2. Standing naturally with hands down, step slightly forward with your left foot towards 11 o'clock into a left neutral bow as you simultaneously execute a right outward hooking parry to the barrel of the gun and your left hand grabs your attacker's right hand. 

3. Step forward and outside of your attacker's right leg with your right foot to 11 o'clock into a right neutral bow as your right forearm pins against the back of your attacker's right hand to force it back. 

4. Pivot in place counterclockwise into a right reverse bow facing 6 o'clock, as your left hand and right forearm twist your attacker's right wrist and arm counterclockwise to break the wrist as your attacker is thrown over your right leg to land on the ground (with back of ground and head toward 4:30). 

5. Without hesitation execute a right shovel kick (first the ball of your foot then the heel in the same motion) to your attacker's right ribs (following through and then up.) 

6. Come down with a right point of heel stomp to the head of the humorous at your attacker's left shoulder. Plant your right foot just to the right of your attacker's left arm and pivot counterclockwise into a left close kneel stance and immediately drop your right knee down onto your attacker's throat as you simultaneously execute a right two-finger poke to your attacker's eyes. 

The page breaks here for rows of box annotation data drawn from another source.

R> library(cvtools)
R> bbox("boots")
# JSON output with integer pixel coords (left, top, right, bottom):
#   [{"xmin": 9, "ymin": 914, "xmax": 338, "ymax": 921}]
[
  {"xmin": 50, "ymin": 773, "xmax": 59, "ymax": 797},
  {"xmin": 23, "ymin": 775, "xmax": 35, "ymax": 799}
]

7. With your right hand (holding the gun) strike down and back (toward your right leg) through the right side of your attacker's jaw with the butt of the gun. 

8. Strike again forward and through your attacker's face with the butt of the gun, following through to hit your attacker's right arm. 

9. Stand and execute a right knife-edge kick to your attacker's right arm. 

10. Land towards 4:30 just below your attacker's right arm. 

11. As you execute a left front crossover to 3 o'clock take the gun and as you step out right to 3:00 o'clock you are aiming the gun at your attacker with the left hand below in a checking position (taking care so as not to have your hand go in front of the barrel).


----------



## MattJ (Mar 10, 2007)

While I was not big on many of the gun defense techniques in AKK (or anything else, FWIW), I did like this one the best. Biggest problem I saw teaching this one was to get people to really turn their shoulders when stepping forward. Otherwise they ram themselves into the barrel of the gun, and make the initial parry difficult to get.


----------